The problem arises with the 240 minute chart. Even though that chart has "Global draw objects" set to false, when you draw a line on it, it still tries to show up on the lower time frame charts. This is a problem because those charts are only looking over 1 day worth of data, whereas the 240 minute chart is looking back over 15 days. If you don't want to have lines showing up on the 15/3/1 minute charts in the wrong spot whenever you draw a line on the 240 minute chart, you therefore basically only have two options:
1. You can set the lookback period on the smaller time-frame charts to reach back over 15 days. This would draw the longer-term trendlines correctly from the 240 minute chart... but it consumes more computing resources, and is a waste of CPU cycles. It makes everything slower unnecessarily.
2. You could turn the global draw objects settings off on the smaller time frame charts and make every chart plot objects individually. This would also solve the problem, but unfortunately you now can't get a global drawing object to appear on the 15/3/1 minute charts, which is what you really wanted in the first place.
The solution is to change how the Global Draw settings works.
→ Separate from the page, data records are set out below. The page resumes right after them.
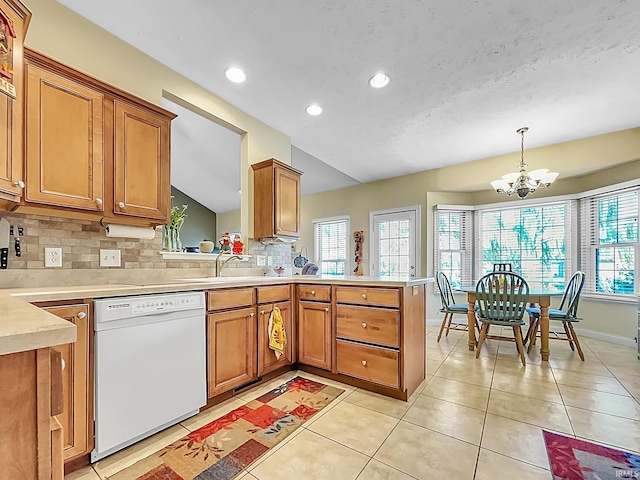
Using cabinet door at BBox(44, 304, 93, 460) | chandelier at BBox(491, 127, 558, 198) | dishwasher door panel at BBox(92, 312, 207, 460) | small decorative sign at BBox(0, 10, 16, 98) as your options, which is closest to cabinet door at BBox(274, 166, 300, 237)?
dishwasher door panel at BBox(92, 312, 207, 460)

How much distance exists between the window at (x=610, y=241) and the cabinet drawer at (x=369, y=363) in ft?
12.1

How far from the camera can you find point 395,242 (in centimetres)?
551

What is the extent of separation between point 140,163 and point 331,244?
474 centimetres

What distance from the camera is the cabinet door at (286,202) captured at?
3.23 metres

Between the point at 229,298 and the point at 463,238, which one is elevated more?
the point at 463,238

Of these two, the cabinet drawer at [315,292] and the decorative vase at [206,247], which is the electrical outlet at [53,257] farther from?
the cabinet drawer at [315,292]

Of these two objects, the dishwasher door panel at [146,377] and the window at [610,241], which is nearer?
the dishwasher door panel at [146,377]

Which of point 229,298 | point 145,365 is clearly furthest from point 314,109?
point 145,365

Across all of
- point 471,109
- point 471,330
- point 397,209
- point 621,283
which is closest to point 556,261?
point 621,283

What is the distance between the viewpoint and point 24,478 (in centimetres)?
60

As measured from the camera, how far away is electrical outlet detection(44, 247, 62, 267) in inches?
71.4

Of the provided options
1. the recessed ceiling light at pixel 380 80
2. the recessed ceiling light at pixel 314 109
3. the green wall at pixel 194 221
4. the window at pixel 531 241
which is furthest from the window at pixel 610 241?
the green wall at pixel 194 221

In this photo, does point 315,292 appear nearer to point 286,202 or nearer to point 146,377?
point 286,202

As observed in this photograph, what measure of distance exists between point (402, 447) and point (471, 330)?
2276 millimetres
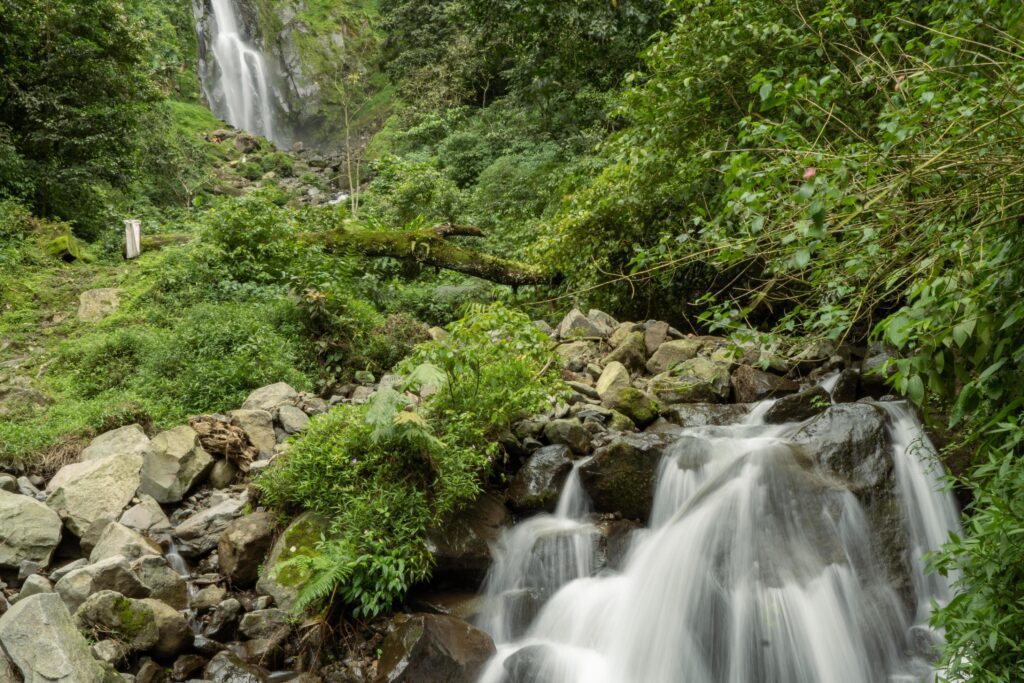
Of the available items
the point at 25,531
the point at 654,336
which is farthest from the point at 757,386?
the point at 25,531

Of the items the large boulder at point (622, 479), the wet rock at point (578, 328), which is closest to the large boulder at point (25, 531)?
the large boulder at point (622, 479)

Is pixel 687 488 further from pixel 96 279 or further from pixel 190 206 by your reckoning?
pixel 190 206

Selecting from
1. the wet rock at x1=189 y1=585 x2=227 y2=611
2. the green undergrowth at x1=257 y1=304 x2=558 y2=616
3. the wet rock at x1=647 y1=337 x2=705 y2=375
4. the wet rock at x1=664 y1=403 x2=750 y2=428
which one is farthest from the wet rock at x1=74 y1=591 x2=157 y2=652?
the wet rock at x1=647 y1=337 x2=705 y2=375

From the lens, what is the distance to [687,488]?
655 centimetres

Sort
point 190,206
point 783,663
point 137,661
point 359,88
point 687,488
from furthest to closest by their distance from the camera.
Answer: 1. point 359,88
2. point 190,206
3. point 687,488
4. point 783,663
5. point 137,661

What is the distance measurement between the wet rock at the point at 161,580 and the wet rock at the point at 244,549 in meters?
0.38

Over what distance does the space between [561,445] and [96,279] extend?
10473 mm

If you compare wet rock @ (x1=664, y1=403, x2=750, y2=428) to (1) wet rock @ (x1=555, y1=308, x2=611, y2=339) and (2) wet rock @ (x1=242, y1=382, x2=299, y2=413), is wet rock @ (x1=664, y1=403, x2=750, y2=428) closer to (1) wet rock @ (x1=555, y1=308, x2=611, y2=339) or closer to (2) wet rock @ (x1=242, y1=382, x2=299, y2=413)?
(1) wet rock @ (x1=555, y1=308, x2=611, y2=339)

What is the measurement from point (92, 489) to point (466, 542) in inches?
134

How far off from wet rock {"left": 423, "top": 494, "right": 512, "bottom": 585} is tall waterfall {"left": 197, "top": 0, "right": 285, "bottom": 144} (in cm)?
3369

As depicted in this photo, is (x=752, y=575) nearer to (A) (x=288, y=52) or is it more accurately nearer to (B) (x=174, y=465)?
(B) (x=174, y=465)

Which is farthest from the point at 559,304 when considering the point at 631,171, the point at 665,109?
the point at 665,109

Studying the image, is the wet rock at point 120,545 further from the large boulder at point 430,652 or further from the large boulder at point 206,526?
the large boulder at point 430,652

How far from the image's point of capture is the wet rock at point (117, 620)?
466cm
When a chart has this setting to False, you should make sure that anything that is drawn ONLY shows up on that chart, and not any others. That way you could still have the 3 smaller time frame charts operate as a global group, and also draw longer-term lines on the 240 minute chart, without having those lines show up in the wrong spot on the smaller charts. There are other solutions you could think of, this is just an easy one that occurred to me. Any thoughts?